*Отрывок текста*.

Cообщи

Борис Тух Четыре дня, равные четырем миллионам световых лет (1)

Copy
Франческа – Юлле Лихтфельдт, Кэролин – Аннели Рахкема, Майкл – Имре Ыунапуу.
Франческа – Юлле Лихтфельдт, Кэролин – Аннели Рахкема, Майкл – Имре Ыунапуу. Фото: Юри Власов

В Раквереском театре состоялась премьера спектакля «Мосты округа Мэдисон» по мотивам романа Роберта Джеймса Уоллера и фильма Клинта Иствуда. Режиссер-постановщик спектакля Артем Гареев, музыкальное оформление – Наталья Дымченко (оба – Русский театр), сценограф – Росита Рауд (Эстонский молодежный театр). В главных ролях: Юлле Лихтфельдт и Тарво Сымер.

*Задание*. Выведите без изменений фрагмент заметки о премьере, начиная с «Борис Тух Четыре» и далее вплоть до «и Тарво Сымер.».

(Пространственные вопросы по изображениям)
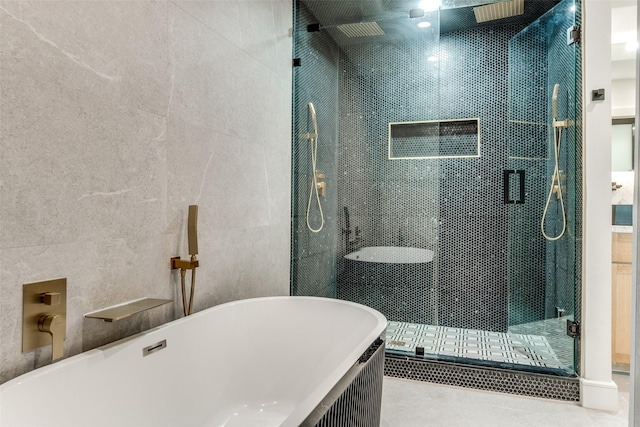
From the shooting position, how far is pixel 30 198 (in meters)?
1.14

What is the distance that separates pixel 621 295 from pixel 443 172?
1464 mm

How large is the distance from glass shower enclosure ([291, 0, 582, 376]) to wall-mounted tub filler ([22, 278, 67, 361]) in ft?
5.88

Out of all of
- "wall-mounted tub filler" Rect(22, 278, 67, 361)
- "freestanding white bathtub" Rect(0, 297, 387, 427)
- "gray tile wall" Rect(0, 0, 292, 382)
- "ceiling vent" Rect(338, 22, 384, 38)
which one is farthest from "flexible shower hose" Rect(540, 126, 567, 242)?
"wall-mounted tub filler" Rect(22, 278, 67, 361)

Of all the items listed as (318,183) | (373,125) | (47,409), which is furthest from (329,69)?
(47,409)

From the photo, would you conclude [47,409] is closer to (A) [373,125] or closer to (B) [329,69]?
(A) [373,125]

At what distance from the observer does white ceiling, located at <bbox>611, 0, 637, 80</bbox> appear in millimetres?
2590

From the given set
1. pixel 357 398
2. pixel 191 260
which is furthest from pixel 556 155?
pixel 191 260

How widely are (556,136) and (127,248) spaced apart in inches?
95.6

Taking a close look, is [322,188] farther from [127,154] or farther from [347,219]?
[127,154]

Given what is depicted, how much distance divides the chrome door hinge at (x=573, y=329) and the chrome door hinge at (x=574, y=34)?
1565 millimetres

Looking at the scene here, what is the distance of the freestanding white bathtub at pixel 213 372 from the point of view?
1.06 meters

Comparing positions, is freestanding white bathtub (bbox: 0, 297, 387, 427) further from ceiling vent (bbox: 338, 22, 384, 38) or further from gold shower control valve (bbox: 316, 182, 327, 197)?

*Ответ ниже*.
Борис Тух Четыре дня, равные четырем миллионам световых лет (1)

Copy
Франческа – Юлле Лихтфельдт, Кэролин – Аннели Рахкема, Майкл – Имре Ыунапуу.
Франческа – Юлле Лихтфельдт, Кэролин – Аннели Рахкема, Майкл – Имре Ыунапуу. Фото: Юри Власов

В Раквереском театре состоялась премьера спектакля «Мосты округа Мэдисон» по мотивам романа Роберта Джеймса Уоллера и фильма Клинта Иствуда. Режиссер-постановщик спектакля Артем Гареев, музыкальное оформление – Наталья Дымченко (оба – Русский театр), сценограф – Росита Рауд (Эстонский молодежный театр). В главных ролях: Юлле Лихтфельдт и Тарво Сымер.